Supplied information
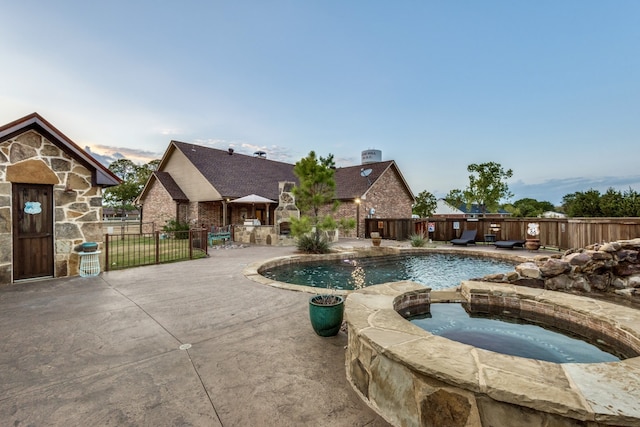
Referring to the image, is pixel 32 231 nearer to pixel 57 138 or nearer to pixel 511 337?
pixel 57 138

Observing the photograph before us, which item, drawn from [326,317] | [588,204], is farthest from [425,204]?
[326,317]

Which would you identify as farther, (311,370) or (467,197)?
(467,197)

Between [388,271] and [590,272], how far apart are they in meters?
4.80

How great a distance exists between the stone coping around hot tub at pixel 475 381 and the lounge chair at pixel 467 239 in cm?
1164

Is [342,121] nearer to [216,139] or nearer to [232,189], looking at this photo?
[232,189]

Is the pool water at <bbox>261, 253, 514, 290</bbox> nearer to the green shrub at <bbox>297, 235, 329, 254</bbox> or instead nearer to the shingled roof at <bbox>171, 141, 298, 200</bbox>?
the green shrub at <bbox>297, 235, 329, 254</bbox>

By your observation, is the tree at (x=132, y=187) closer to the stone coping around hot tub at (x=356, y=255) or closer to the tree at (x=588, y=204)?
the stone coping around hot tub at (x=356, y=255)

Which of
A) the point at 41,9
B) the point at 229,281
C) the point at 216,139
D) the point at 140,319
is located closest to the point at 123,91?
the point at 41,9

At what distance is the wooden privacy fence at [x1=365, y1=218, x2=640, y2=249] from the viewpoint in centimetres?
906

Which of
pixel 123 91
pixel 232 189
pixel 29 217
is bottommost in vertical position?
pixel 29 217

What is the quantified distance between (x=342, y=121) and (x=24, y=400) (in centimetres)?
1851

What you should do
Repeat word for word the lines running from the line containing "By your observation, is" to the end of the entries above, inclusive.

Answer to this task
By your observation, is the tree at (x=132, y=187) closer to the stone coping around hot tub at (x=356, y=255) or closer to the tree at (x=588, y=204)?
the stone coping around hot tub at (x=356, y=255)

Which of
A) the point at 41,9
B) the point at 229,281
C) the point at 216,139
D) the point at 140,319
is located closest to the point at 123,91?
the point at 41,9

At what distance is the wooden privacy fence at [x1=365, y1=218, x2=640, y2=249] from the viewpoint in centimetres?
906

Which of
pixel 123 91
pixel 232 189
pixel 29 217
is bottommost in vertical position?
pixel 29 217

What is the quantified distance between (x=342, y=121) and (x=24, y=400) (in centimetres)?
1851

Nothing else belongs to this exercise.